Speechless again, he could only watch her walk across the garage. She paused at the makeshift curtain they’d put on the wall, and turned.
“I should warn you that I’m more likely to punch friends.”
“I know.” Her fists had knocked out his teeth more than once.
She narrowed her eyes, as if considering. “Maybe next time.”
She passed through the wall, the curtain falling into place behind her. A moment later, he heard Rosalia’s soft inquiry, and Irena’s accented reply. He moved toward the curtain, and lifted heavy fabric aside.
In the painful flare of light, he saw Irena’s fiery hair, the brilliant color in the blooming garden, and Rosalia’s beautiful smile before his vision went dark.
A single moment that had been worth ten thousand times the pain.
As soon as Rosalia saw the wedding planner out, she returned to the garage. Immediately she spied the iron urn on the worktable, recognized the beauty of the sculpture on the lid. Tears stung her eyes. Irena was not always the barbarian, and Rosalia could not imagine how much that meant to him.
Deacon slid out from beneath the car on a little rolling plank, and she crouched beside him.
“We have tonight free, if you know of a place you’d like to take them.”
Shaking his head, he sat up. His voice was raw. All of him was raw, she realized, down to the core.
“I’ll do it after we’ve finished. And instead of making a promise to them, I can tell them it was done.”
“Okay. Are you all right?”
“Yeah, princess. Just fine.”
He wasn’t, but she let him have the lie. She touched his shoulder as she rose to her feet, and it was as if he broke. Turning toward her, he kneeled on the concrete and buried his face against her stomach, his arms wrapping around her waist. His body shuddered. She tried to sink to her knees, to hold him, but he didn’t let her come down to the floor. Her heart aching, she smoothed her hands over his hair, uncertain whether he wept from grief, relief, or a mixture of both.
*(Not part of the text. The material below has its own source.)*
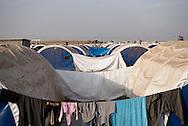 Iraq: View of Debaga camp some 40 Km from Erbil. Alessio Romenzi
Irena’s gesture had torn him open, exposing a need for forgiveness he hadn’t admitted—one he probably had not admitted even to himself. And Rosalia had never thought Irena, hard and unyielding, would give it. She’d never been more grateful to be wrong.
She brushed the wetness from his cheeks when he raised his head, his gaze searching her face.
“Two days,” he said hoarsely, then stood, sweeping Rosalia into the cradle of his arms. “Remind me why the hell we’re here instead of in your bed?”
Then his mouth was devouring hers, and she couldn’t remember, either.
CHAPTER
23
Malkvial chose to use the catacombs beneath the church.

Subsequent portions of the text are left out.